Performance tuning of high-order discontinuous Galerkin solvers for SuperMUC-NG

Applicant

Dr. Martin Kronbichler
Prof. Dr.-Ing. Wolfgang A. Wall
Institute for Computational Mechanics
Technical University of Munich
Boltzmannstr. 15
85747 Garching b. München

Project Summary

This KONWIHR project has enhanced the node-level performance and large-scale scalability of the fluid dynamics solver ExaDG as well as the underlying finite element library deal.II. The solver ExaDG uses high-order discontinuous Galerkin methods for spatial discretization and matrix-free operator evaluation for the iterative solution of linear systems, which are among the most efficient methods for incompressible flows at moderate to high Reynolds numbers. The new developments benefit a range of hardware architectures, but are especially helpful for systems with similar characteristics as the architecture of SuperMUC-NG in terms of arithmetic performance and memory bandwidth.

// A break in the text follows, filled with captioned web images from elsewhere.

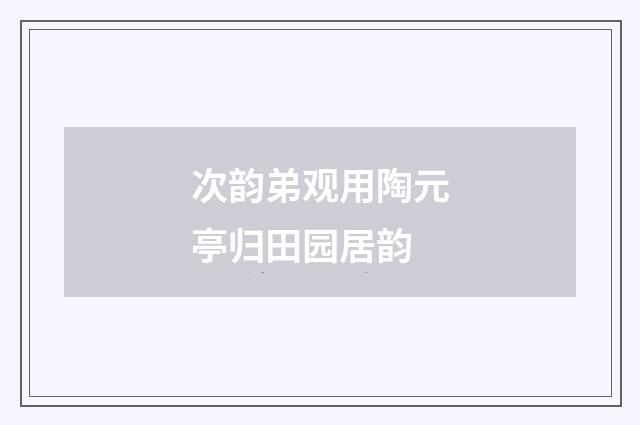 次韵弟观用陶元亭归田园居韵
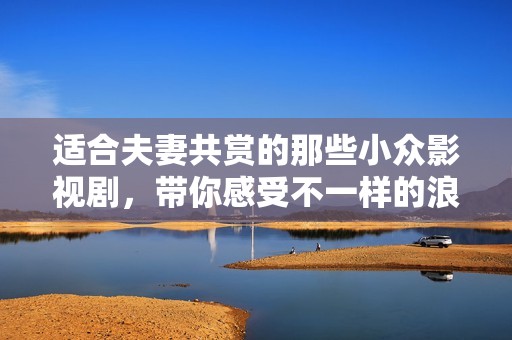 適合夫妻共賞的那些小眾影視劇，帶你感受不一樣的浪漫與溫情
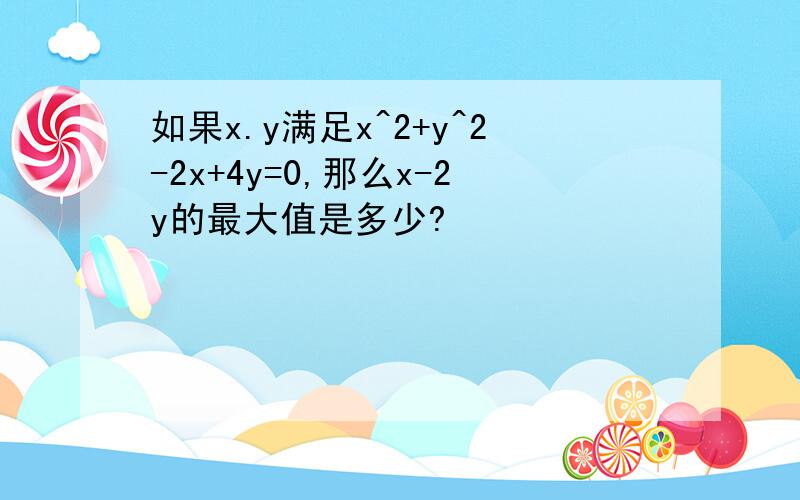 如果x.y满足x^2+y^2-2x+4y=0,那么x-2y的最大值是多少?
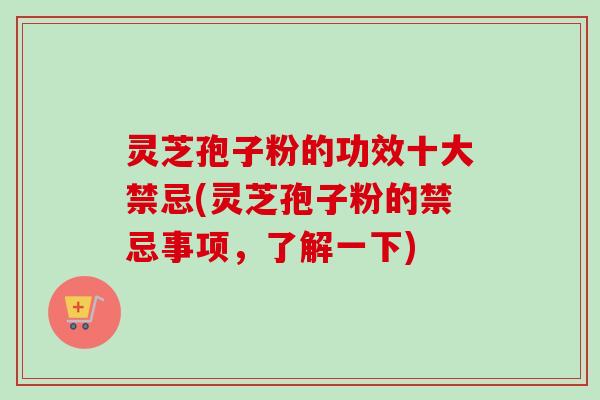 灵芝孢子粉的功效十大禁忌(灵芝孢子粉的禁忌事项,了解一下)
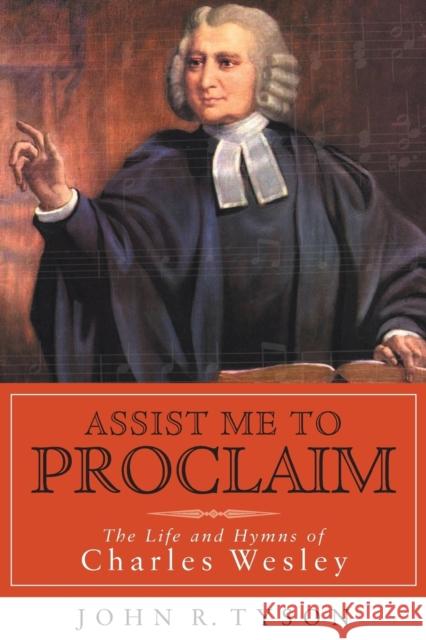 Assist Me to Proclaim: The Life and Hymns of Charles Wesley Tyson, John R. 9780802829399 Wm. B. Eerdmans Publishing Company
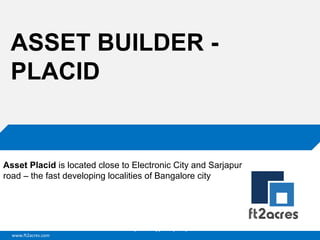 ASSET BUILDER PLACID

Asset Placid is located close to Electronic City and Sarjapur
road – the fast developing localities of Bangalore city

Cloud | Mobility| Analytics | RIMS
www.ft2acres.com

 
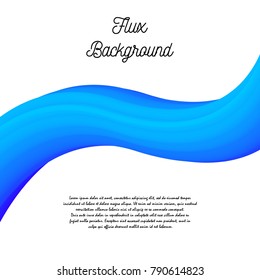 Flux background. Abstract smooth transition background. Vector illustration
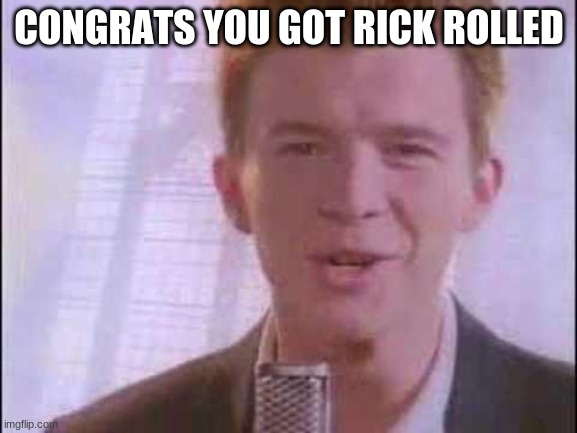 rick roll | CONGRATS YOU GOT RICK ROLLED | image tagged in rick roll | made w/ Imgflip meme maker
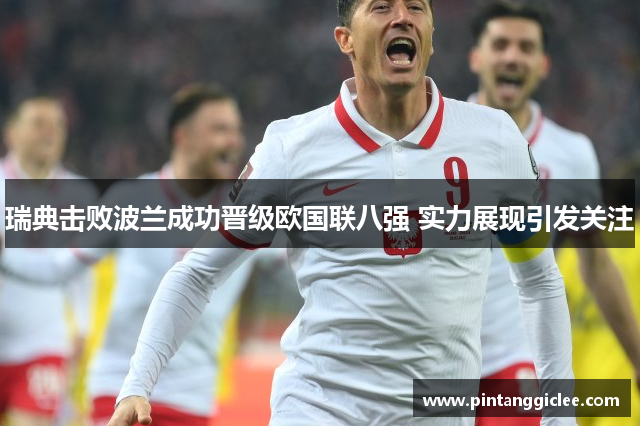 瑞典击败波兰成功晋级欧国联八强 实力展现引发关注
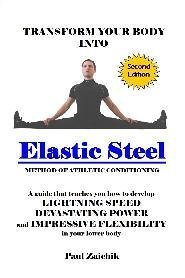 Beispielbild fr ElasticSteel Method of Athletic Conditioning : The Finest in Strength and Flexibility Preparation zum Verkauf von Better World Books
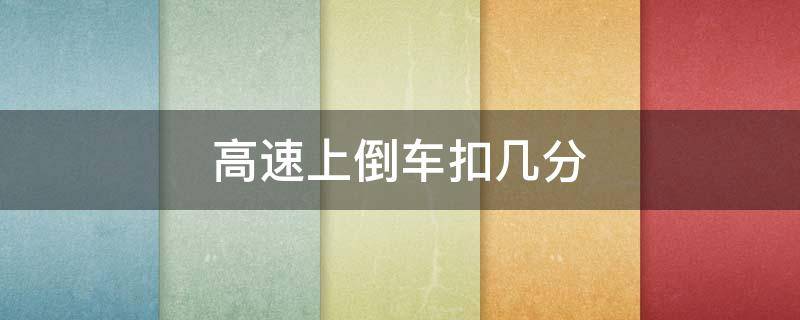 高速上倒车扣几分 高速上倒车扣几分罚款多少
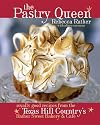 The Pastry Queen: Royally Good Recipes from the Texas Hill Country's Rather Sweet Bakery & Cafe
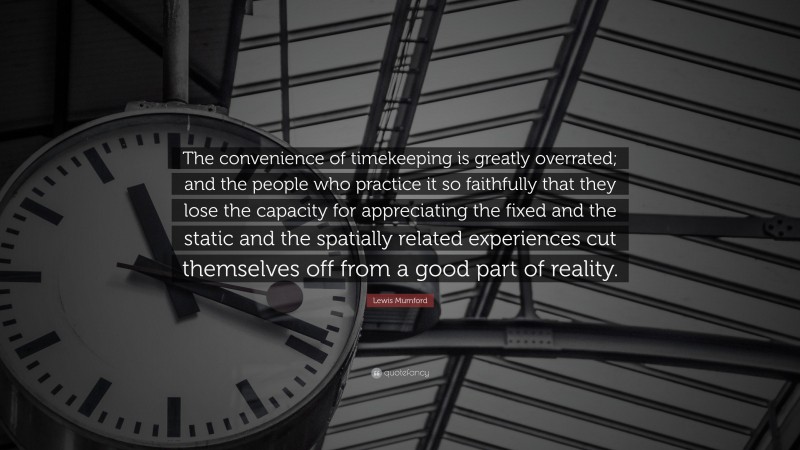 Lewis Mumford Quote: “The convenience of timekeeping is greatly overrated; and the people who practice it so faithfully that they lose the capacity for appreciating the fixed and the static and the spatially related experiences cut themselves off from a good part of reality.”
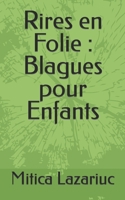 Rires en Folie: Blagues pour Enfants B0CL6SBHSD Book Cover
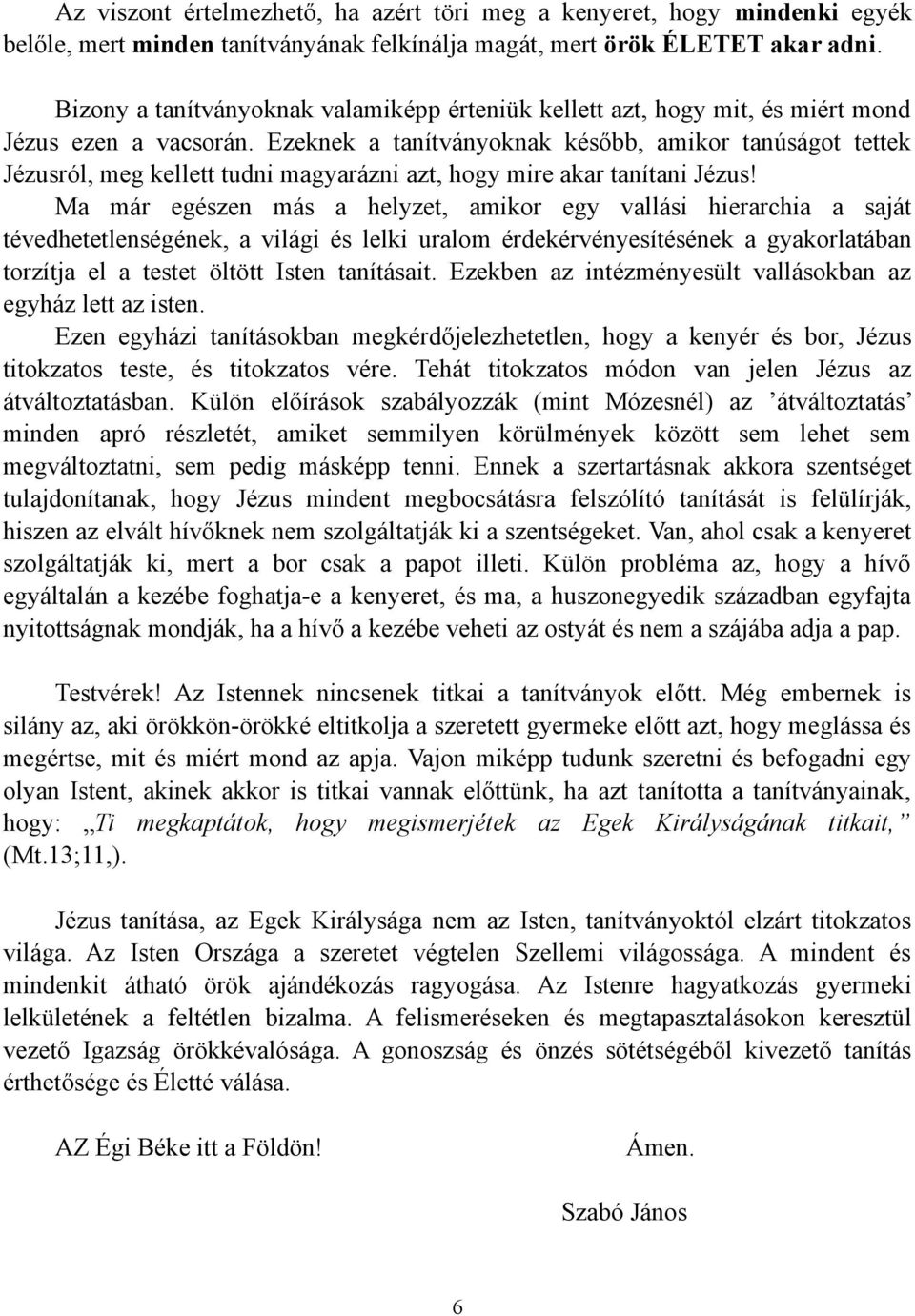 Ezeknek a tanítványoknak később, amikor tanúságot tettek Jézusról, meg kellett tudni magyarázni azt, hogy mire akar tanítani Jézus!
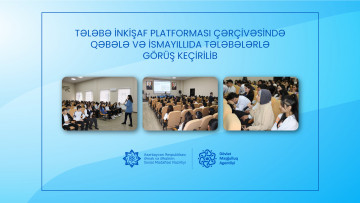 Tələbə İnkişaf Platforması çərçivəsində Qəbələ və İsmayıllıda tələbələrlə görüş keçirilib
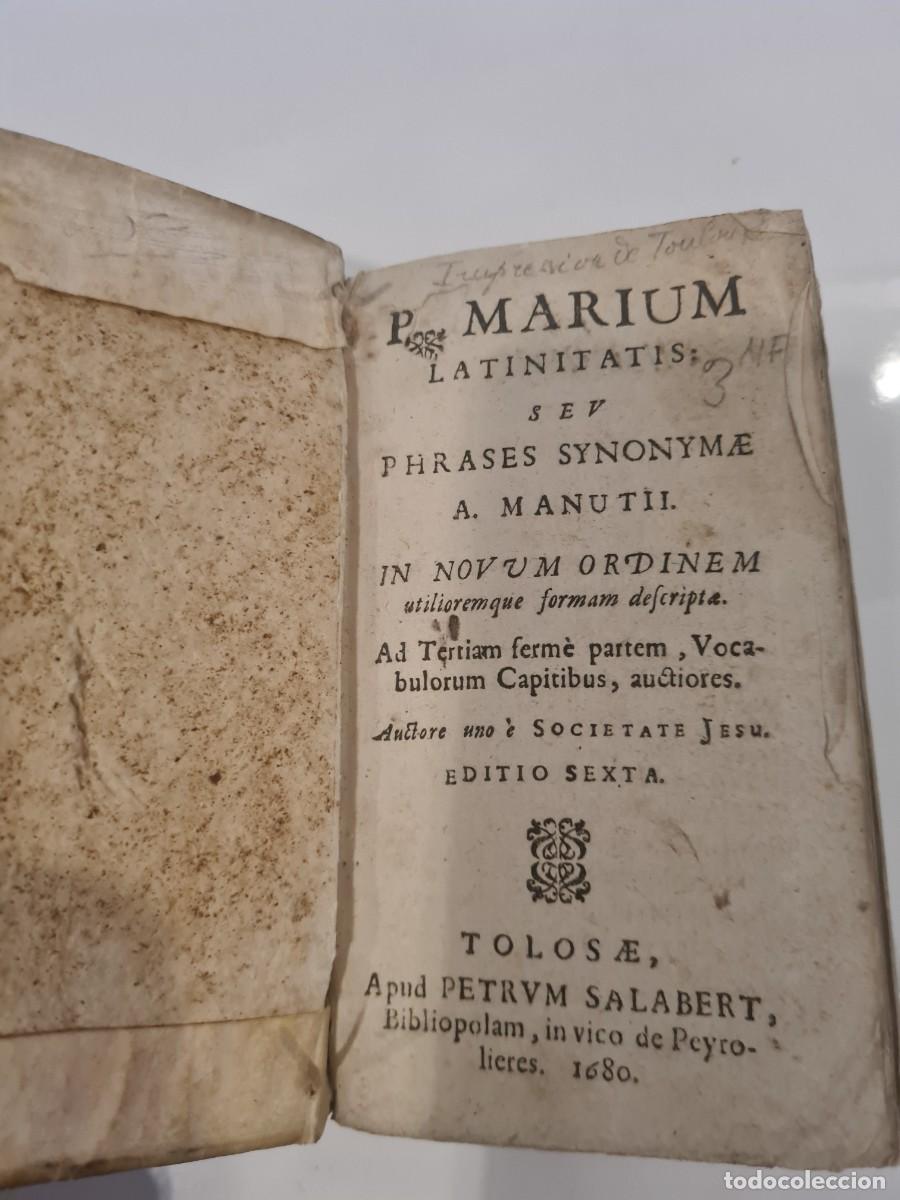 Libros antiguos: LIBRO 1680 TOULOUSE POMARIUM LATINITATIS JESUITAS + FIRMA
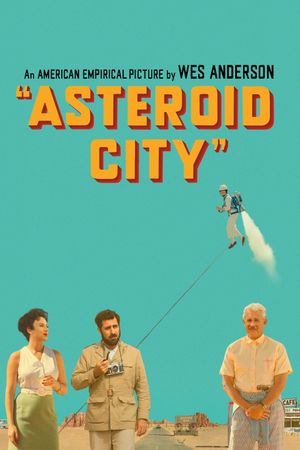 Asteroid City's poster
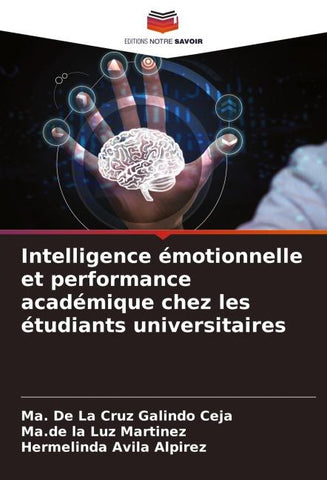 Intelligence émotionnelle et performance académique chez les étudiants universitaires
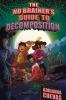 Book cover for "The no-brainer's guide to decomposition"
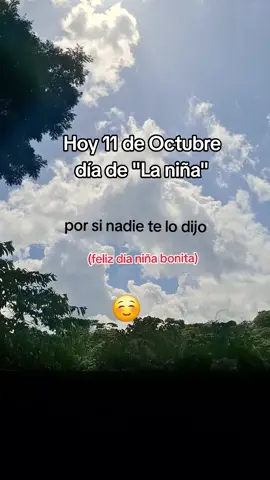 11 de octunre día de la niña☺️ #11deoctubre #diadelaniña #paratiiiiiiiiiiiiiiiiiiiiiiiiiiiiiii #rolitasparadedicar #roxi🦋 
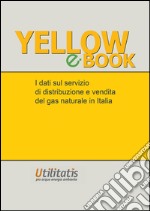 Yellow book 2015. I dati sul servizio di distribuzione e vendita del gas in Italia libro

The major set of new algorithmic developments targeted the node-level performance of our code. More precisely, we aimed to increase the data locality in various central algorithmic ingredients. While matrix-free solvers come with a considerably higher arithmetic intensity than classical matrix-based finite element solvers, our continuous research efforts aiming for a reduction of the arithmetic work in re-computing information on the fly have rendered the methods memory-bandwidth limited on SuperMUC-NG. For the pressure Poisson equation discretized with higher-order discontinuous Galerkin methods, we therefore developed a new Hermite-like polynomial basis that reduces the data access rather than the number of arithmetic operations, and increased the application throughput by 10 to 25 percent. This benefit can be further increased by merging vector operations within the multigrid solvers, such as those for smoothers and level-transfer operations, into the matrix-free loops.

An even more advanced loop fusion approach has been developed for the conjugate gradient solver with a simple diagonal preconditioner, which is important for the viscous sub-step in our flow solver. The motivation for this work is shown by the left panel of the figure below. The optimizations to the matrix-free operator evaluation have rendered the matrix-vector product so fast that the cost of simple vector updates is no longer negligible, at least as long as the vectors need to be primarily fetched from slow RAM memory (the common case in our CFD solvers). Our optimized CG method performs some additional redundant operations with the cheap diagonal preconditioner as well as redundant summations, in order to break the data dependencies in the conjugate gradient method and schedule almost all vector operations near the cell-wise integrals of the matrix-free operator evaluation. This enhanced data locality can speed up the time spent per unknown and CG iteration by a factor of two to three, as seen in the right panel of the figure.

Finally, we also improved the scalability of important setup routines when run on more than 1000 nodes of SuperMUC-NG. These contributions open the way towards more challenging coupled problems with frequent data exchange and updates of the algorithmic components, such as the mesh motion appearing in the simulation of fluid-structure interaction problems with arbitrary Lagrangian-Eulerian methods.